After the run off the edge to the newly revamped Stanage Pole I continued down Long Causeway to the edge of the reservoirs, then (unlike when I ran the 15 trigs) joined the road for the last section. My golly it hurt my feet to try and run fast along the tarmac! After the reservoirs the climb up after Wyming Brook car park was hard work but the end was in sight now and it looked like I would make it... A few minutes later I ran into the Sportsman car park and stopped the watch at 23 hours 42 minutes. YESSSSS! I felt relief more than anything else, but was quite pleased with what I'd done.

Finished! (Gps error somewhere- it's more like 169km
As I jogged back over to the van and collapsed onto the stone wall behind I looked up and was shocked to see none other than Alan Yates himself!
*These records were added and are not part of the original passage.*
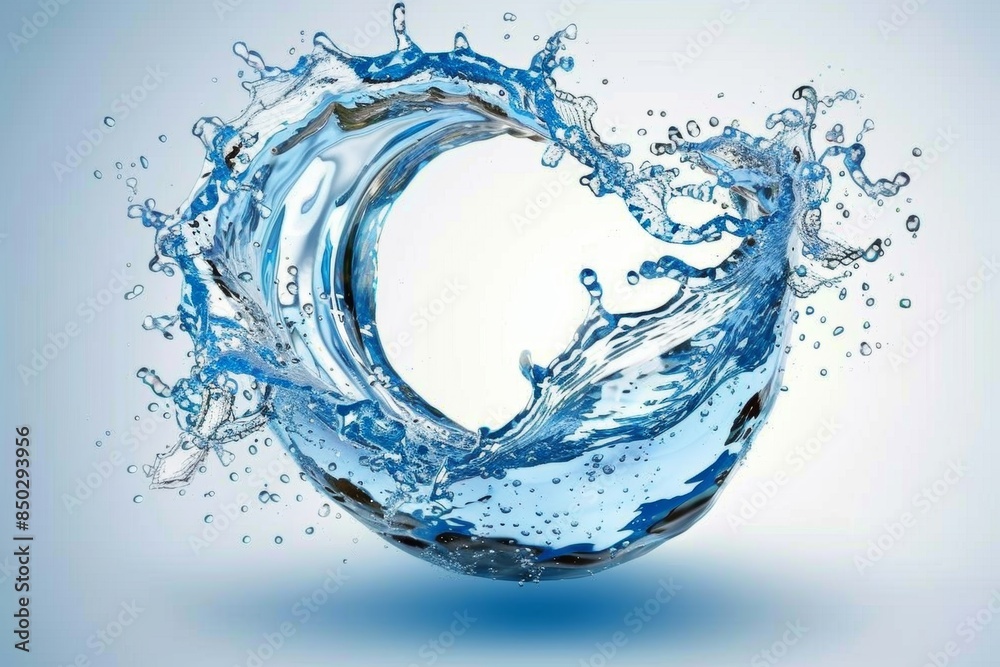 Poster dynamic water splash forming a circular shape, showcasing the purity, motion, and refreshing energy 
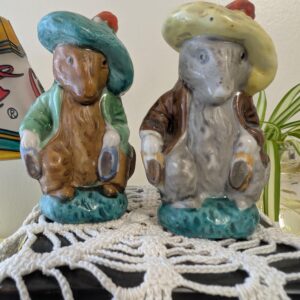 Vintage Beatrix Potter-Style Salt and Pepper Shakers | Anthropomorphic Mice with Hats | Hand-Painted Japan Figurines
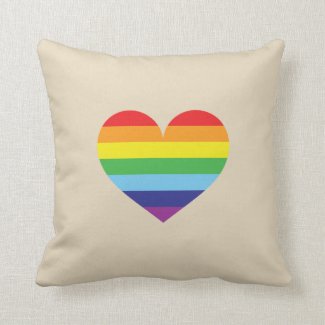 LGBT Pride Flag Rainbow Heart Throw Pillow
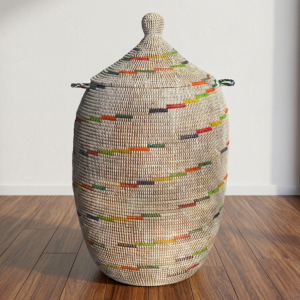 Vibrant Woven Extra-large Senegalese Laundry Hamper Storage Basket in Rainbow Colors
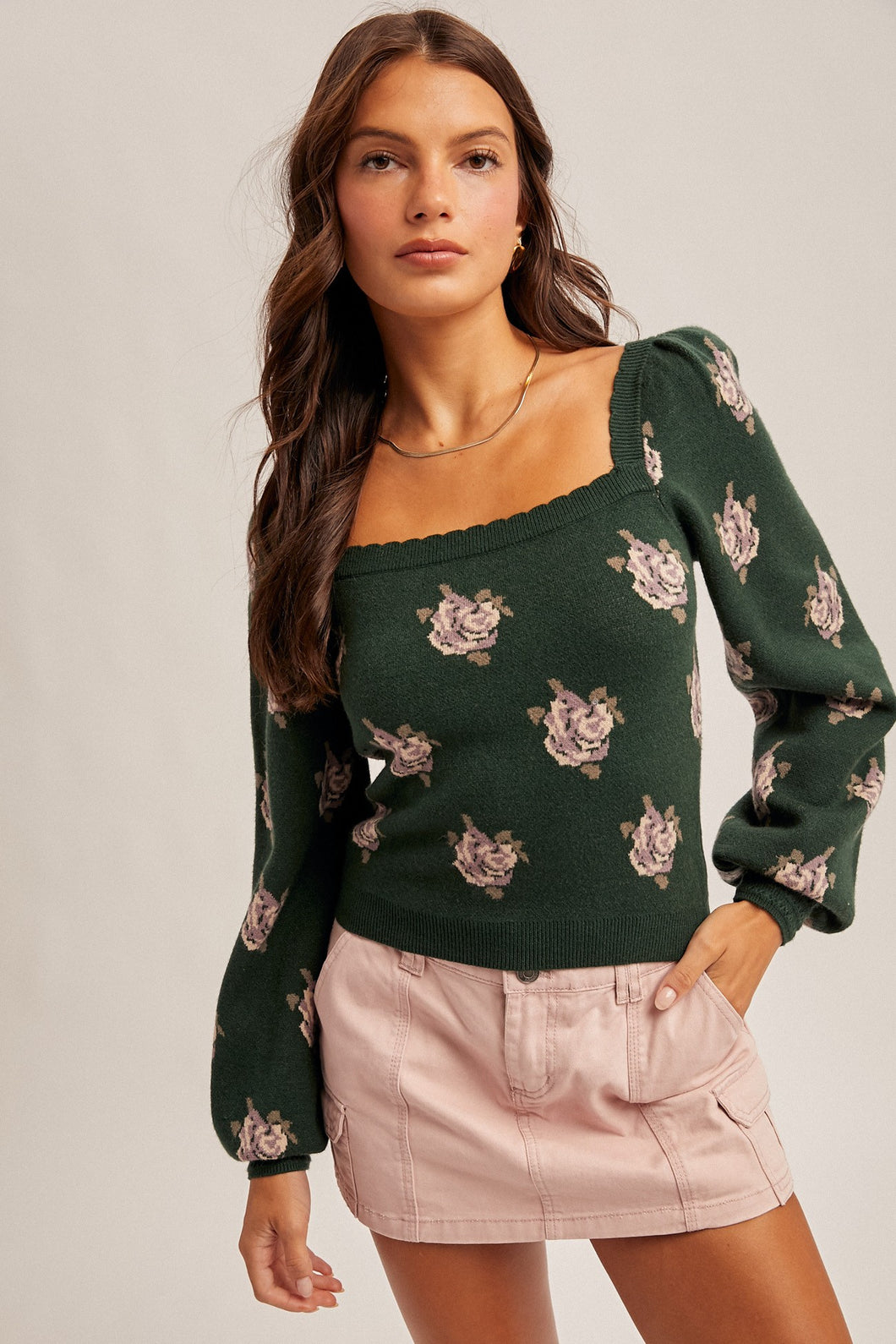 Square Neck Puff Sleeve Floral Sweater
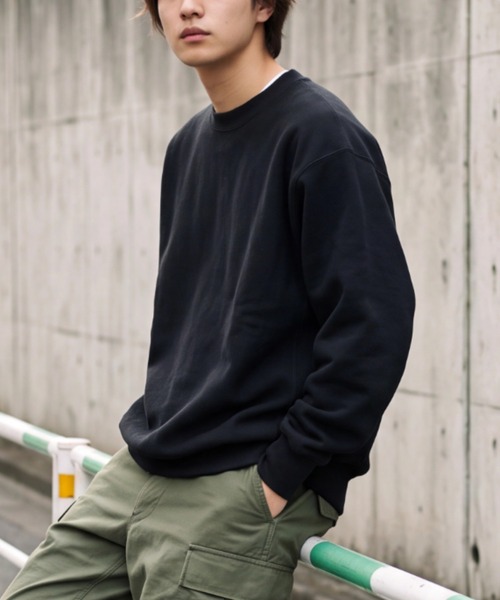 BAY SIDE(ベイサイド)の「【T16】【BAYSIDE/ベイサイド】SUPER HEAVY 16oz OVERSIZED CREWNECK A-4025(スウェット・メンズ・ブラック/キャメル・LARGE)」の1枚目の写真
He was there for a Wednesday evening club night and was very happy to hear that I had finished his project. I was now cold so got in the van, where Alan came to sit and chat for a few minutes. I then got changed (with significant difficulty) and headed for the pub where I proceeded to sit in the corner as a shivering wreck for a few hours. With the help of Fish and Chips and despite a pint of Farmer's Blonde I felt much better by the time Lorna arrived, though my first attempt at standing didn't end well. The amount of road in this route does certainly extend the recovery time; after a week I'm running again but I can still feel a slight soreness in my quads.

A broken but happy ma!
I'm chuffed to have "beaten" Pete's record, though being only 7 minutes quicker after 25 years shows what a runner he was. I'm also not sure whether future contenders will choose to include Flask Edge as Pete did or Ox Stones as I did. I would suggest that Ox Stones are more logical since this gives a round of 27 trig points, not 26 and a hill, but it is for those in the future to decide... and I hope someone has a go before 2041!
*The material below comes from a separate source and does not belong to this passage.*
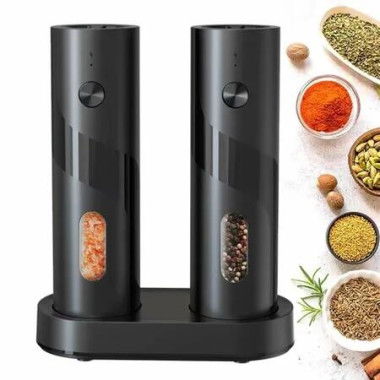 Electric Salt and Pepper Grinder Set,Rechargeable Automatic Salt Pepper Mill Grinder,Adjustable Coarseness,LED Light For Kitchen BBQ
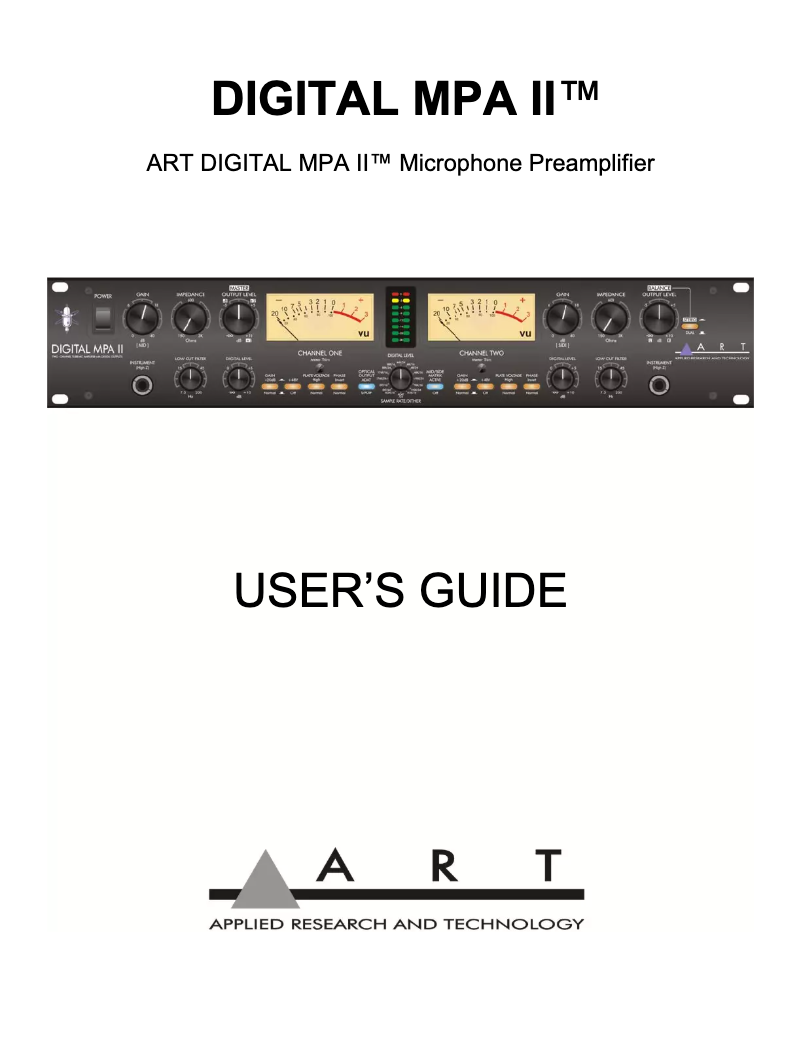 Imagen de la primera página del manual del dispositivo Digital MPA II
For those who are interested, here are mine and Pete's split times...

Finally, if anyone wants to see the route, here it is on Strava (I've edited out the GPS error so this is the true route)

To finish, I've been inspired by other people in the last few weeks, all of which deserve a mention:

My brother Graham recently completed a 180 mile cycle ride from Leatherhead to Gilwern in Wales, on a Boris bike! He's raising money for the charity Get A-Head, in honour of his colleague Mel Jaggard who died in 2013. Nicky Spinks became the second ever person to complete a double Bob Graham round in less than 48 hours, breaking Roger Beaumeister's record in the process. By all accounts Nicky was incredible throughout and cements her reputation as one properly hard lady. Finally, Marcus Scotney won the inaugural Cape Wrath Ultra over 8 days of racing in the North of Scotland. The race looked awesome, well done Marcus and all three!